I actually want to talk about slip and fall for a second. Since Robinson vs. Kroger, recovering for a personal injury sustained at a place of business has been incredibly taxing for injured plaintiffs. A plaintiff has to show that the store owner has “superior knowledge,” or, the ability to know about the dangerous condition that is superior to the plaintiff. The idea is that an owner or occupier of land is not the “insurer” of the people that come into their store to do business.
As a result of this, attorneys for stores in slip and fall cases argue they didn’t have employees in the area where the fall happened and that they had procedures to inspect for spills that were followed. This use to be enough to win a case on summary judgment.

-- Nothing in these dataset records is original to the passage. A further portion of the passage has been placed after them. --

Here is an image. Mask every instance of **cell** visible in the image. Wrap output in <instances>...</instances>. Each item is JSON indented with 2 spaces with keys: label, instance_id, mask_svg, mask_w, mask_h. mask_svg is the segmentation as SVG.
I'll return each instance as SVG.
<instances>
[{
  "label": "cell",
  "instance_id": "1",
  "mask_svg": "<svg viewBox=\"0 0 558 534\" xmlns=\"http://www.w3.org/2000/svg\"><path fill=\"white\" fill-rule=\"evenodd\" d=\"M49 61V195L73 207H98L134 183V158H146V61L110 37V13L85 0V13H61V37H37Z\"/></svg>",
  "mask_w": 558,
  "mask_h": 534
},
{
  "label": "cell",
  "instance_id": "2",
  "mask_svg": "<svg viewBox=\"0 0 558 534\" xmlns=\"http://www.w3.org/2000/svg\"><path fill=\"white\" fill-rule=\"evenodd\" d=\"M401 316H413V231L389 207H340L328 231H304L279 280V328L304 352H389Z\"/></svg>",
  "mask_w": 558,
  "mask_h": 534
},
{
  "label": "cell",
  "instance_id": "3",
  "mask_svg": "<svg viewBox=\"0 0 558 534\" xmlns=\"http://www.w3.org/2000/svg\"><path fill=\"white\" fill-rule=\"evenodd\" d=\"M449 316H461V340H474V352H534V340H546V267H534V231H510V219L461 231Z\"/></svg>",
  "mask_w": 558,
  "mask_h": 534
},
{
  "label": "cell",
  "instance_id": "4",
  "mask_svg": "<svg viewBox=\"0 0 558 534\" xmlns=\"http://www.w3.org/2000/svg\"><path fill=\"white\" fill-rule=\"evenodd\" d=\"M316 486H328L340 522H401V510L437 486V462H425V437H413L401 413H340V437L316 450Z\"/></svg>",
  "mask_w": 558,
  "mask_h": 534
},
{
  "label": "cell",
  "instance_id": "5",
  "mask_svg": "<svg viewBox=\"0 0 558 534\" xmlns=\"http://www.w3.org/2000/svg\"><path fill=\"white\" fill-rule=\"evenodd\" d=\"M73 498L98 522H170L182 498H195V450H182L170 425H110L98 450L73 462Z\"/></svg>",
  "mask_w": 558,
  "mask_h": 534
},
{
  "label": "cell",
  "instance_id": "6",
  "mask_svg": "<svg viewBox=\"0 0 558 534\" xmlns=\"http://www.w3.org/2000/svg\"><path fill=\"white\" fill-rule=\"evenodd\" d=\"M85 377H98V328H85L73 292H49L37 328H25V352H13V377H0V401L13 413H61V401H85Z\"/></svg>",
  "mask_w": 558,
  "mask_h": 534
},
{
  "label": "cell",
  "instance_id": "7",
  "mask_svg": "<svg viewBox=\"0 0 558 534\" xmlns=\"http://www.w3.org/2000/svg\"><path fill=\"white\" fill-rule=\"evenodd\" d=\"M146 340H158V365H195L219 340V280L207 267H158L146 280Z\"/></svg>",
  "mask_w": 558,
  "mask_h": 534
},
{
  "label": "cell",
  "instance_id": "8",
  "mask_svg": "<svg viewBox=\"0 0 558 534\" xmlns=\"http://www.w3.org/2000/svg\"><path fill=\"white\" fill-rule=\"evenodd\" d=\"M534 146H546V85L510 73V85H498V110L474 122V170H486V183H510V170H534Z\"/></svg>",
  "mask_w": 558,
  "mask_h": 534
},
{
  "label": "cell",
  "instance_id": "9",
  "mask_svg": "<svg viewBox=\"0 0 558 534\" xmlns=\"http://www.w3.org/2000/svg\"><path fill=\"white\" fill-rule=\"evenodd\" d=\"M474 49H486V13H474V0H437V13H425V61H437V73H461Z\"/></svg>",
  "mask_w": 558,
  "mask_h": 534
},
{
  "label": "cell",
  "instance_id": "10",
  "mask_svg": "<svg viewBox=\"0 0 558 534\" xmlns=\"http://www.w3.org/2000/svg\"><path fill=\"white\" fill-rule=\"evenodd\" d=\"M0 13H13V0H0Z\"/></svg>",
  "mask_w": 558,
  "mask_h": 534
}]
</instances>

The Georgia Court of Appeals said yesterday:

Constructive knowledge may be inferred when there is evidence that the owner lacked a reasonable inspection procedure. In order to prevail at summary judgment based on lack of constructive knowledge, the owner must demonstrate not only that it had a reasonable inspection program in place, but that such program was actually carried out at the time of the incident. In addition, to withstand a motion for summary judgment, the plaintiff need not show how long the hazard had been present unless the owner has demonstrated its inspection procedures – Ramotar v. Kroger Co.

The issue of constructive knowledge is now no longer an issue that a judge can use to deny plaintiffs the right to recover for injuries they sustain on a store owner’s property. Juries have to answer the question: is an absence of employees in the area constructive knowledge? Is it “superior knowledge.”?
This is a good thing. Every person deserves their day in court. It’s a constitutional right. Just ask Mark Levin.